El Salvador y su acuerdo con la Unión Europea

La Prensa Gráfica | 18 de Mayo, 2026

El Salvador y su acuerdo con la Unión Europea

Por Centro de Estudios Jurídicos

Esta situación incrementa el riesgo de que la Unión Europea considere que El Salvador ha violado un elemento esencial del acuerdo: el respeto a los derechos fundamentales y al estado de derecho. Si así lo estima, podrá adoptar medidas urgentes de manera unilateral.

El 1 de octubre de 2013 entró en vigencia para El Salvador el Acuerdo de Asociación entre la Unión Europea y Centroamérica. Entre sus beneficios se encuentran la facilitación del comercio entre ambas regiones, la eliminación de la mayoría de aranceles de importación, la creación de instrumentos de mediación para las barreras no arancelarias y un mecanismo de solución de controversias.

El artículo 1 del acuerdo dispone que un elemento esencial es “el respeto a los principios democráticos y a los derechos humanos fundamentales, establecidos en la Declaración Universal de los Derechos Humanos, y al Estado de Derecho”.

Luego, el artículo 355 establece que: “Si una Parte considera que otra Parte ha incumplido una obligación bajo este Acuerdo, podrá adoptar medidas apropiadas”. Tales medidas deberán adoptarse de conformidad con el derecho internacional. Además, ese artículo ordena que, si la violación identificada se refiere a un “elemento esencial”, entonces se trata de un “caso de especial urgencia”, por lo que puede omitirse la etapa previa de acudir al mecanismo de solución de conflictos entre las partes.

En marzo, El Salvador cumplió cuatro años bajo un régimen de excepción. Durante este período, los señalamientos internacionales sobre violaciones a los derechos fundamentales se han incrementado. Además, diversos indicadores internacionales que miden el estado de derecho han registrado un agudo deterioro a partir de la destitución de magistrados de la Sala de lo Constitucional el 1 de mayo de 2021.

Esta situación incrementa el riesgo de que la Unión Europea considere que El Salvador ha violado un elemento esencial del acuerdo: el respeto a los derechos fundamentales y al estado de derecho. Si así lo estima, podrá adoptar medidas urgentes de manera unilateral.

_Listado de datos_.

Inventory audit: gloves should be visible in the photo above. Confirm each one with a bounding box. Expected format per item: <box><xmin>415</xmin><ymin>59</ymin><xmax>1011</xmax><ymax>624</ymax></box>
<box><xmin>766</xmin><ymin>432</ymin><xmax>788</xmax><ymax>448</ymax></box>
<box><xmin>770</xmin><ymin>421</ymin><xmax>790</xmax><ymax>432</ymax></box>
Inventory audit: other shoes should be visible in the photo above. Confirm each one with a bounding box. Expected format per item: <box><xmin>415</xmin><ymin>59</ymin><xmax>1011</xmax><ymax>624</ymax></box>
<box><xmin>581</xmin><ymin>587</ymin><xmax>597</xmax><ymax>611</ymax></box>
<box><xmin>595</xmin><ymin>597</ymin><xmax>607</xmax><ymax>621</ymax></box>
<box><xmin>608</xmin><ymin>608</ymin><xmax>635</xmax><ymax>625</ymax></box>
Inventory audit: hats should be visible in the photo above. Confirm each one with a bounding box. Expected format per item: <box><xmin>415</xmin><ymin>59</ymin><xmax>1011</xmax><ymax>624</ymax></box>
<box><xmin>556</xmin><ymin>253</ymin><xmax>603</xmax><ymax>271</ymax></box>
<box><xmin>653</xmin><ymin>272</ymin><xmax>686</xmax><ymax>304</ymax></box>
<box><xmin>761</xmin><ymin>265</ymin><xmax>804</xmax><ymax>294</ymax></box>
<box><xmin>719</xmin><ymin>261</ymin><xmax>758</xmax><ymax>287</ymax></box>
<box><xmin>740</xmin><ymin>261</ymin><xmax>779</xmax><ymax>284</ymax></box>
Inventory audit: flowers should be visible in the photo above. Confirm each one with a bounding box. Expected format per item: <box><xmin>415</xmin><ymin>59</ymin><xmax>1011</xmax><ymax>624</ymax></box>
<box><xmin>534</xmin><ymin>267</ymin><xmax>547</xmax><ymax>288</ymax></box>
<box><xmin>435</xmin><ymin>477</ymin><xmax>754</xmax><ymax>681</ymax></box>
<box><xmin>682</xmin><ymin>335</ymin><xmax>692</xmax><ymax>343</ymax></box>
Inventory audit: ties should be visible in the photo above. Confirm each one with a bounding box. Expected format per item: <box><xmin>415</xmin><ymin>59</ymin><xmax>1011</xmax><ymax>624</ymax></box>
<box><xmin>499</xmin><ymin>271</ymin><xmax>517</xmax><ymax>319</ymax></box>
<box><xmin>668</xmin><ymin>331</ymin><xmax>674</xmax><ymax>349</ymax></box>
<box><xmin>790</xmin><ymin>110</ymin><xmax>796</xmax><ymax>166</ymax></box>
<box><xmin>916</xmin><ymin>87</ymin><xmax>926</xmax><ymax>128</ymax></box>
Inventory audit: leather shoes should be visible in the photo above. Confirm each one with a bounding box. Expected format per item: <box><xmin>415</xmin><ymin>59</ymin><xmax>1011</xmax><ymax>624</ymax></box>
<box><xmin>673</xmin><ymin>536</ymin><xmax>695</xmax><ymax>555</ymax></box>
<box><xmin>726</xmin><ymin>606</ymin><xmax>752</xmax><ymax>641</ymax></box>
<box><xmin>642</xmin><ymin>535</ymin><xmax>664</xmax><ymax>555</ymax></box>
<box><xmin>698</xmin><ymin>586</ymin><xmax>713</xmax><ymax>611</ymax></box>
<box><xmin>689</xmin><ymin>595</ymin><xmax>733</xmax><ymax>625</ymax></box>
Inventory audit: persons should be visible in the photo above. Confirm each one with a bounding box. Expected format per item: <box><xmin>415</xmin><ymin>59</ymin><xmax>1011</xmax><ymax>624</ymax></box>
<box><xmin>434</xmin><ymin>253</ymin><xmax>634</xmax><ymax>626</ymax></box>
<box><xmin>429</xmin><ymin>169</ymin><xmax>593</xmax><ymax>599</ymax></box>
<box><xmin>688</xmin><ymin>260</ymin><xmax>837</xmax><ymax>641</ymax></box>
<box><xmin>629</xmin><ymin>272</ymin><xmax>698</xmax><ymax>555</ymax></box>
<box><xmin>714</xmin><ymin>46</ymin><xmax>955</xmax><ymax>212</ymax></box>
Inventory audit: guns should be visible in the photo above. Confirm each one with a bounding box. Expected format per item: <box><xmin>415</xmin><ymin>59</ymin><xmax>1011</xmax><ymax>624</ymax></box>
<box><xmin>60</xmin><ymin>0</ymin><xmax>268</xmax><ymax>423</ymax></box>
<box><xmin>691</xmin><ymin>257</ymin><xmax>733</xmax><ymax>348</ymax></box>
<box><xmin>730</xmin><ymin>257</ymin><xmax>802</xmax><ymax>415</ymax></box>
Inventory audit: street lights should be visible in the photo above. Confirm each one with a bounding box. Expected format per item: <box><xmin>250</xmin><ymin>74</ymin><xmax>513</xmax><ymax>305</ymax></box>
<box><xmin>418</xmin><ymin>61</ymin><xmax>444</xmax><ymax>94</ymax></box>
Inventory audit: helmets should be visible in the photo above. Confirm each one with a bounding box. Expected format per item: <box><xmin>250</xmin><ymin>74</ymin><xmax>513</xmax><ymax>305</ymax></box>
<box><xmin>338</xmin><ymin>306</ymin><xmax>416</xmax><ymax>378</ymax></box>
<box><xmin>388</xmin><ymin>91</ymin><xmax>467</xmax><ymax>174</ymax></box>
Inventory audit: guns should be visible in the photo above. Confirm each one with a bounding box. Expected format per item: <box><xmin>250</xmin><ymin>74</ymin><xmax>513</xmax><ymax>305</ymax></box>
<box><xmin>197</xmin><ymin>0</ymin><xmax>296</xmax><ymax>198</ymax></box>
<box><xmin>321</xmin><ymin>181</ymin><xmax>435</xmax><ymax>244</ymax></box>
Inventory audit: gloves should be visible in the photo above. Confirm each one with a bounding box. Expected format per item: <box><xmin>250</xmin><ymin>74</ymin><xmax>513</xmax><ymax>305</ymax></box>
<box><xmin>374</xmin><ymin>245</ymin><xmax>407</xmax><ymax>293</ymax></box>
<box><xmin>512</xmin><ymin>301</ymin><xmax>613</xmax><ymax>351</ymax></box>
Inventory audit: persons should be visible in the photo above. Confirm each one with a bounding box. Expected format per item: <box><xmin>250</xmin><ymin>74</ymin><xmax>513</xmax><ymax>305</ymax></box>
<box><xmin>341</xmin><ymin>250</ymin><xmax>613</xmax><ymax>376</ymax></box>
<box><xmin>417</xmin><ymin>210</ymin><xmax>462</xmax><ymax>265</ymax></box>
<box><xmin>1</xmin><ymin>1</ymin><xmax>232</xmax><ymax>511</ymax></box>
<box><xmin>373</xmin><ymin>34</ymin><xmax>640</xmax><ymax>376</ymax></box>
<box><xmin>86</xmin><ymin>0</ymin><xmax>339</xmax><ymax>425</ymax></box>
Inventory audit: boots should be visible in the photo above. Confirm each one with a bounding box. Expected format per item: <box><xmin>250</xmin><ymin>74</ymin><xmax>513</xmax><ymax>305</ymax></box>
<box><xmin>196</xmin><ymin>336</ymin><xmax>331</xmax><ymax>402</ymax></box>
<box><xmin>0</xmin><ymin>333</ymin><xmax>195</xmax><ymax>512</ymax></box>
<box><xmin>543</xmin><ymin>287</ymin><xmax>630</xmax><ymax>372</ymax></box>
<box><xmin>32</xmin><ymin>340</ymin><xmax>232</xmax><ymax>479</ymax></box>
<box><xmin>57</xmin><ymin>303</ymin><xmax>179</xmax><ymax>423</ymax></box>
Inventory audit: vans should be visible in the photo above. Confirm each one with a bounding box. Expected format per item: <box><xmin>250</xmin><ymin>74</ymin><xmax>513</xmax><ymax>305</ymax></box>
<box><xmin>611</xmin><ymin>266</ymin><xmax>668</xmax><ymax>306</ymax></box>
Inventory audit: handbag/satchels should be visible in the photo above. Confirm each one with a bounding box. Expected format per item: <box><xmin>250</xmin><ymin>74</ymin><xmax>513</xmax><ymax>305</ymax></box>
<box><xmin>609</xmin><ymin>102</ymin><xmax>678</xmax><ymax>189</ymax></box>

_Tareas y ejercicios_.
• 1. Enumere todos los beneficios del Acuerdo de Asociación que menciona el texto sobre El Salvador y la Unión Europea.
• 2. Prolongue el texto sobre el acuerdo entre El Salvador y la Unión Europea a partir de su último párrafo.
Los ítems no guardan relación alguna con el texto.

_Respuestas del ejercicio_.
• 1.
- La facilitación del comercio entre ambas regiones
- La eliminación de la mayoría de aranceles de importación
- La creación de instrumentos de mediación para las barreras no arancelarias
- Un mecanismo de solución de controversias

• 2.
El 8 de octubre pasado, el Parlamento Europeo aprobó una resolución en la que expresó profunda preocupación por “la erosión de los principios democráticos y la elusión deliberada de las salvaguardas constitucionales en otros países de ALC, especialmente en El Salvador”. Asimismo, señaló particularmente la falta de independencia judicial, la falta de transparencia, el uso excesivo de la fuerza, la militarización indebida, las crecientes restricciones a la libertad de reunión y de prensa, las detenciones injustificadas, las torturas, las desapariciones forzadas y el hacinamiento carcelario.

Las autoridades de El Salvador deberían evaluar con seriedad los distintos señalamientos internacionales que se formulan respecto a los derechos humanos y al estado de derecho. Deberían examinar las fallas en las que se ha incurrido y explorar caminos para detenerlas, reparar los daños provocados a las víctimas y restaurar el estado de derecho y la separación de poderes. Un camino que apunta en esa dirección es el propuesto por el grupo internacional de expertos conocido como GIPES: “Crear una comisión independiente de revisión de causas judiciales, con apoyo internacional, que trabaje junto al sistema de justicia para seleccionar y clasificar casos con el fin de llegar a salidas legales y humanitarias”.

Pero, si la postura de las autoridades continúa siendo atacar a cada organismo que señala los desafíos que enfrenta El Salvador, entonces se colocará en mayor riesgo la estabilidad y permanencia del Acuerdo de Asociación con la Unión Europea.